Directions for this task:
Would you please transcribe the listing exactly, with no images?

Provided records:
______

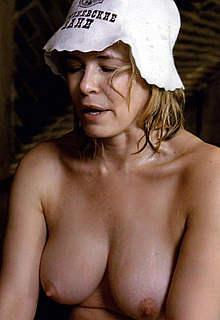 Chelsea Handler nude boobs and ass in sauna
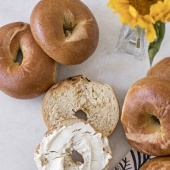 6-pack plain bagels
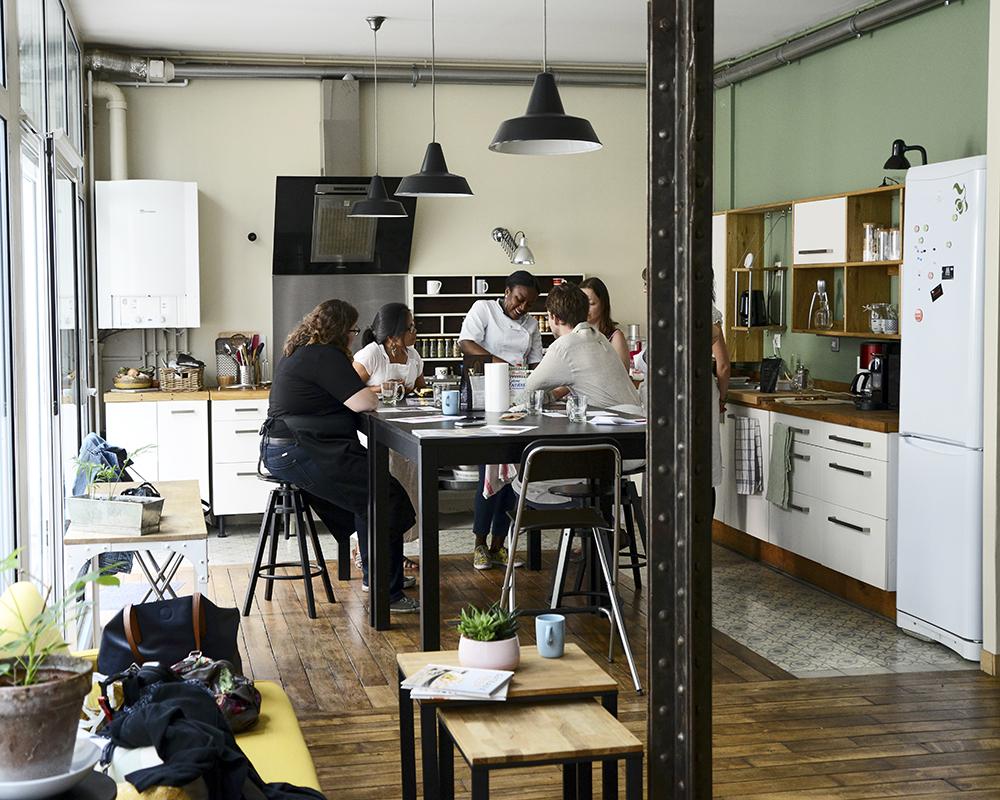 Photo location espace pour cours de cuisine à Paris ©Maud Argaïbi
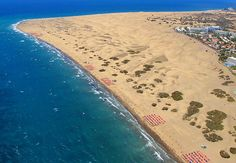 The Maspalomas Dunes are sand dunes located on the south coast of the island of Gran Canaria, Province of Las Palmas, in the Canary Islands Grand Canaria, Beautiful Beach Pictures, Beautiful Places, Paradise Places, Costa, Honeymoon Spots, Rock Pools, Beaches In The World, Destin Beach
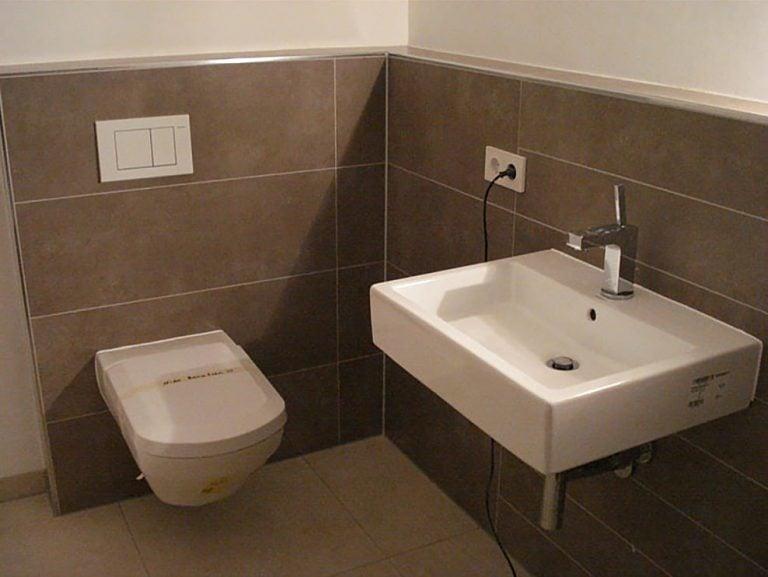restroom-tiling-work-sample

______

Output for this exercise:
 Chelsea Handler nude boobs and ass in sauna
 6-pack plain bagels
 Photo location espace pour cours de cuisine à Paris ©Maud Argaïbi
 The Maspalomas Dunes are sand dunes located on the south coast of the island of Gran Canaria, Province of Las Palmas, in the Canary Islands Grand Canaria, Beautiful Beach Pictures, Beautiful Places, Paradise Places, Costa, Honeymoon Spots, Rock Pools, Beaches In The World, Destin Beach
restroom-tiling-work-sample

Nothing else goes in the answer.